Blanc 17 Le 16 juin 2021 à 15:27
FAUX-SEMBLANTS, FAUSSES EXCUSES , LAXISMES . En France, Belgique, Europe il n’y a en plus que pour l’Agresseur, le violeur l’assassin, depuis 20 ou 30 ans
avez-vous remarqué toutes ces LOIS SCELERATES que l’on nous pond ? La France a autorisé le SQUATT (en anglais, pour dire "effraction et violation de domicile" ; 10 ans que Le SQUATT est désormais inscrit au CODE CIVIL ... ( Principe : le droit de Propriété est " sacré"). L’Intelligencia française a foulé aux pieds ce principe avec l’agrément de la Cour UE. Une mode : piétiner tout ce qui est sacré, fouler aux pieds le Droit de la Victime agressée.... un monde qui a perdu la tête.... On est foutu...

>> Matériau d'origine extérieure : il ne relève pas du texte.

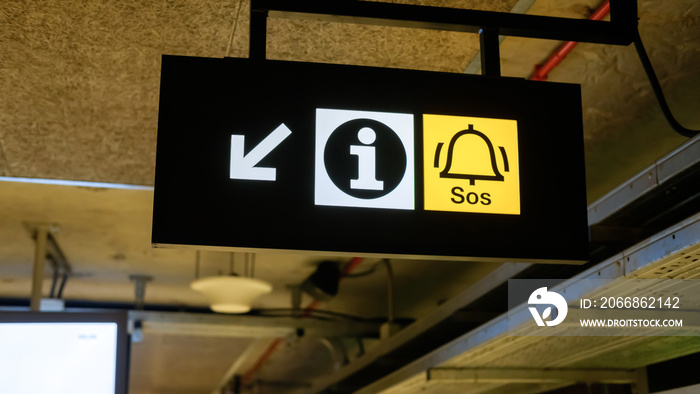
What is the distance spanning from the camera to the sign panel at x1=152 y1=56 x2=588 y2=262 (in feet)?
6.63

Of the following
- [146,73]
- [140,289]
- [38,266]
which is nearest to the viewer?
[146,73]

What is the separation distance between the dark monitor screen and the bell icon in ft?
6.10

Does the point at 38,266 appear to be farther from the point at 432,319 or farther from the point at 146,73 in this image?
the point at 146,73

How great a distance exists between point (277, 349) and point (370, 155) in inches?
269

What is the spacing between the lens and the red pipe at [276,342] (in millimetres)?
6236

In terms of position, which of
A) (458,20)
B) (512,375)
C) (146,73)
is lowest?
(512,375)

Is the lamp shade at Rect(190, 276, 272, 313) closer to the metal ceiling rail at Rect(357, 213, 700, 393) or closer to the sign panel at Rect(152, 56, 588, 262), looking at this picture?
the metal ceiling rail at Rect(357, 213, 700, 393)

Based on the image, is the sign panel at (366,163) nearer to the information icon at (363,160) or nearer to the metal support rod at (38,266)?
the information icon at (363,160)

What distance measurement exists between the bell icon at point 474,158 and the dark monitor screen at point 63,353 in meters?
1.86

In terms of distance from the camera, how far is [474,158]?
2.14 m

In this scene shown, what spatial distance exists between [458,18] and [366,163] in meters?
0.46

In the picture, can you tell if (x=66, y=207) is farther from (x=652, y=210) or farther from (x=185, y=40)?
(x=652, y=210)

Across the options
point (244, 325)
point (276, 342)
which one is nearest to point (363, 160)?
point (244, 325)

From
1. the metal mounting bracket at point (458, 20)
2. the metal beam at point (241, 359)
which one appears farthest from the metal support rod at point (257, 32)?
→ the metal beam at point (241, 359)
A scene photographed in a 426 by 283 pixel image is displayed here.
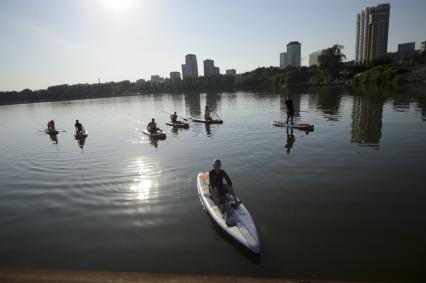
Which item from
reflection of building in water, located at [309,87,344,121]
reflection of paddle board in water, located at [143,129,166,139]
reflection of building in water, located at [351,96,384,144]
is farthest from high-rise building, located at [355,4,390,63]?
reflection of paddle board in water, located at [143,129,166,139]

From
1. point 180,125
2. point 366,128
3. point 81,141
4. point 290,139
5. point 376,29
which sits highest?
point 376,29

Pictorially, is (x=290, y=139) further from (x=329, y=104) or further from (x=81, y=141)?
(x=329, y=104)

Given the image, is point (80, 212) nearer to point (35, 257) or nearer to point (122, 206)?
point (122, 206)

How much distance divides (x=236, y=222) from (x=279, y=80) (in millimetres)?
139268

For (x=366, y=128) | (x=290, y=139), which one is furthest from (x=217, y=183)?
(x=366, y=128)

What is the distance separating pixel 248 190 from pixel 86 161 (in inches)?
→ 494

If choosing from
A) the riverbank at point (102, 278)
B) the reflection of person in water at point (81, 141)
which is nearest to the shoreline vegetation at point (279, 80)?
the reflection of person in water at point (81, 141)

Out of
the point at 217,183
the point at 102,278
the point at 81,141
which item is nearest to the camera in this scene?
the point at 102,278

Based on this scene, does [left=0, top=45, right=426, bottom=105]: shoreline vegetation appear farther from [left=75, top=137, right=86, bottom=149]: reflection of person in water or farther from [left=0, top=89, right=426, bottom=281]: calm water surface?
[left=75, top=137, right=86, bottom=149]: reflection of person in water

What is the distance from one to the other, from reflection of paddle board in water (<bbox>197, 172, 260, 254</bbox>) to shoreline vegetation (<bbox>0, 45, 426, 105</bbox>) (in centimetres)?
8857

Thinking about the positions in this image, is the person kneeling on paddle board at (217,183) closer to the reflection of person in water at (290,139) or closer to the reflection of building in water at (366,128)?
the reflection of person in water at (290,139)

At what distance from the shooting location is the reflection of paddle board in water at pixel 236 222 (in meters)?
7.89

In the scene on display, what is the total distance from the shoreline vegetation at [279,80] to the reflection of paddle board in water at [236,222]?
8857 cm

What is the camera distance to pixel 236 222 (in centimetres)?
874
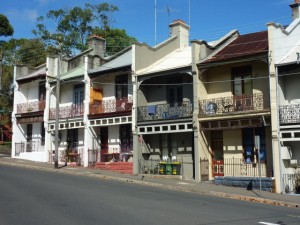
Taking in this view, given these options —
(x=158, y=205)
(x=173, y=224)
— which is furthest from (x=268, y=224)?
(x=158, y=205)

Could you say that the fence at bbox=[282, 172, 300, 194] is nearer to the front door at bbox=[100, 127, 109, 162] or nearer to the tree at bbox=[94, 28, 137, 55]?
the front door at bbox=[100, 127, 109, 162]

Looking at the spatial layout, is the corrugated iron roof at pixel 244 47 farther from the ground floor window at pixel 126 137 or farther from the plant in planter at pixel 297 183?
the ground floor window at pixel 126 137

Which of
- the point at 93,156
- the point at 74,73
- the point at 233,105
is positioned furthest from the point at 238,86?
the point at 74,73

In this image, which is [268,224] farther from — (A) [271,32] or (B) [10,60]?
(B) [10,60]

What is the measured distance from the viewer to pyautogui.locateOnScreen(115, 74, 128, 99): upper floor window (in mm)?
28752

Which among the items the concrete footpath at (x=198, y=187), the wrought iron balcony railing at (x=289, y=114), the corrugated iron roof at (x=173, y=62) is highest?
the corrugated iron roof at (x=173, y=62)

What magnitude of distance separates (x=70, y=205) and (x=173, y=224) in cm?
396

JB Farcy Le 29 juin 2021 à 10:59
Cher Monsieur (ou Madame, on ne sait finalement pas),
Si vous aviez seulement lu l’article, il est écrit noir sur blanc que les pays européens peuvent retirer le statut de réfugié à une personne qui a commis des faits de terrorisme.
La question de savoir si cette personne peut être renvoyée vers un pays tiers est toute autre.